Anaao: 8 marzo sia occasione per fare il punto sugli ostacoli della vita in corsia, sui problemi che frenano il decollo professionale delle donne medico
L’8 marzo 2020 vede la festa delle donne coincidere con uno stress test senza precedenti per il SSN e per l’intero Paese, l’emergenza Coronavirus. Un momento in cui, ancora una volta, le donne medico sono in prima fila, nei laboratori di ricerca, nelle corsie, nelle sale di terapia intensiva, con grande dedizione e professionalità.
A sottolinearlo è l’Anaao Assomed che, tuttavia, evidenzia come a fronte del fatto che il numero delle donne medico nella sanità italiana aumenti di anno in anno, specie nelle fasce di età al di sotto dei 55 anni, non è ancora avvenuto il sorpasso nelle carriere. Anche nelle discipline in cui è più elevata la quota di donne tra i medici, la loro presenza nelle posizioni apicali è molto bassa (Pediatria 10%, psichiatria 25%, Ginecologia e ostetricia 17%).
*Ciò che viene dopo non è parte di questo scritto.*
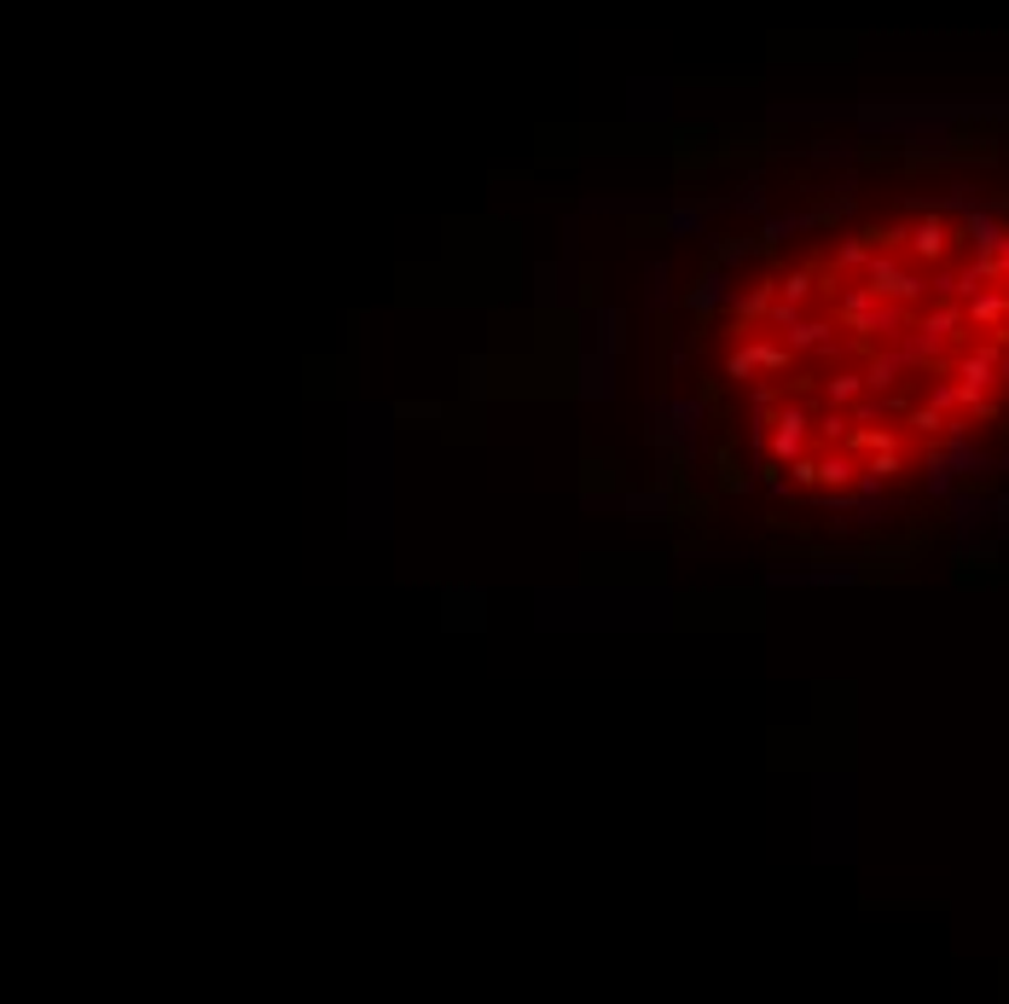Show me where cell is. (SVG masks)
<instances>
[{"instance_id":"6da1fadb","label":"cell","mask_w":1009,"mask_h":1004,"mask_svg":"<svg viewBox=\"0 0 1009 1004\" xmlns=\"http://www.w3.org/2000/svg\"><path fill=\"white\" fill-rule=\"evenodd\" d=\"M859 279H865V285H870L876 297H882V302H899V308H905V302H917V297L928 291V279H922L911 262H899L894 250H870V262H865V273H859Z\"/></svg>"},{"instance_id":"3957f363","label":"cell","mask_w":1009,"mask_h":1004,"mask_svg":"<svg viewBox=\"0 0 1009 1004\" xmlns=\"http://www.w3.org/2000/svg\"><path fill=\"white\" fill-rule=\"evenodd\" d=\"M800 448H807V413L784 406V413L771 419V459H795Z\"/></svg>"},{"instance_id":"52a82bcc","label":"cell","mask_w":1009,"mask_h":1004,"mask_svg":"<svg viewBox=\"0 0 1009 1004\" xmlns=\"http://www.w3.org/2000/svg\"><path fill=\"white\" fill-rule=\"evenodd\" d=\"M847 476H852V453H824V459H818V482L836 488V482H847Z\"/></svg>"},{"instance_id":"5b68a950","label":"cell","mask_w":1009,"mask_h":1004,"mask_svg":"<svg viewBox=\"0 0 1009 1004\" xmlns=\"http://www.w3.org/2000/svg\"><path fill=\"white\" fill-rule=\"evenodd\" d=\"M899 372H905V360H899V354H876V360H870V372H865V390H894Z\"/></svg>"},{"instance_id":"9c48e42d","label":"cell","mask_w":1009,"mask_h":1004,"mask_svg":"<svg viewBox=\"0 0 1009 1004\" xmlns=\"http://www.w3.org/2000/svg\"><path fill=\"white\" fill-rule=\"evenodd\" d=\"M992 255H998V273H1003V279H1009V233H1003V239H998V250H992Z\"/></svg>"},{"instance_id":"7a4b0ae2","label":"cell","mask_w":1009,"mask_h":1004,"mask_svg":"<svg viewBox=\"0 0 1009 1004\" xmlns=\"http://www.w3.org/2000/svg\"><path fill=\"white\" fill-rule=\"evenodd\" d=\"M905 250L917 255V262H946V250H951V227L940 221V215H922L917 227H905V233H894Z\"/></svg>"},{"instance_id":"8992f818","label":"cell","mask_w":1009,"mask_h":1004,"mask_svg":"<svg viewBox=\"0 0 1009 1004\" xmlns=\"http://www.w3.org/2000/svg\"><path fill=\"white\" fill-rule=\"evenodd\" d=\"M859 395H865V378H847L841 372V378L824 383V401H830V406H847V401H859Z\"/></svg>"},{"instance_id":"ba28073f","label":"cell","mask_w":1009,"mask_h":1004,"mask_svg":"<svg viewBox=\"0 0 1009 1004\" xmlns=\"http://www.w3.org/2000/svg\"><path fill=\"white\" fill-rule=\"evenodd\" d=\"M807 297H813V273H789V279H784V302H795V308H800Z\"/></svg>"},{"instance_id":"277c9868","label":"cell","mask_w":1009,"mask_h":1004,"mask_svg":"<svg viewBox=\"0 0 1009 1004\" xmlns=\"http://www.w3.org/2000/svg\"><path fill=\"white\" fill-rule=\"evenodd\" d=\"M784 338H789V354H813V349H836V338H830V325H824V320H795V325L784 331Z\"/></svg>"}]
</instances>
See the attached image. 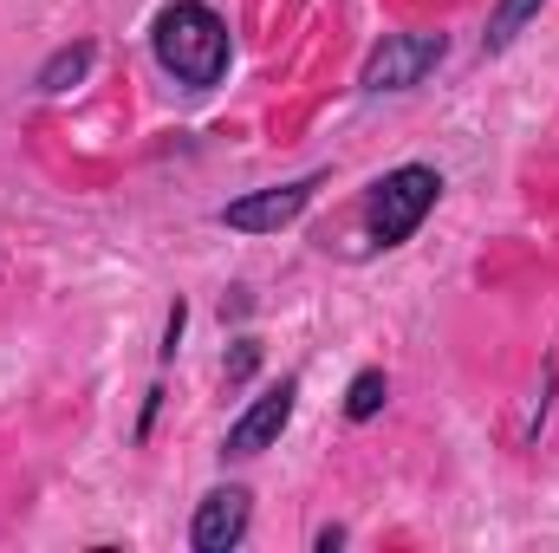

Secondo l’Associazione dei medici e dirigenti del Ssn l’8 marzo deve diventare, quindi, al di là delle celebrazioni, l’occasione per fare il punto sugli ostacoli della vita in corsia, sui problemi che frenano il decollo professionale, sulla necessità di valorizzare la differenza femminile al di là delle pari opportunità.
Il punto più alto della crisi del Ssn, solo nei drammatici momenti odierni riscoperto come bene comune, coincide – sottolinea il Sindacato – con la più grande ondata di mano d’opera sanitaria femminile, che sceglie la professione di cura come prima e più congeniale opzione, proprio mentre gli uomini la abbandonano forse perché meno prestigiosa di un tempo, anche economicamente.
Toccherà gioco forza alle donne rimediare ai vuoti delle corsie e mettere in atto il necessario recupero, non facile né scontato, di autorevolezza della professione. E perseguire ed attuare un cambiamento che richiederà tempo e programmi, per affermare una specificità di sguardi e valori all’altezza delle trasformazioni necessarie.
È tempo che una visione di genere – afferma l’Anaao – venga trasferita nei contratti di lavoro, nei modelli organizzativi, nella prassi delle aziende sanitarie, se vogliamo evitare che la crescita delle donne in sanità sia derubricata, e relegata, a semplice fenomeno di costume.
In questo contesto, anche le organizzazioni professionali e sindacali, sono chiamate a ripensare politiche, servizi, obiettivi, organizzazione per trasformare la crescita di iscrizioni in crescita di partecipazione e protagonismo sindacale. Per realizzare modelli di cura attraversati dal pensiero e dall’espressione della differenza, capace di accompagnare la scelta di essere “medica” o biologa come valore capace di trasformare anche la sanità.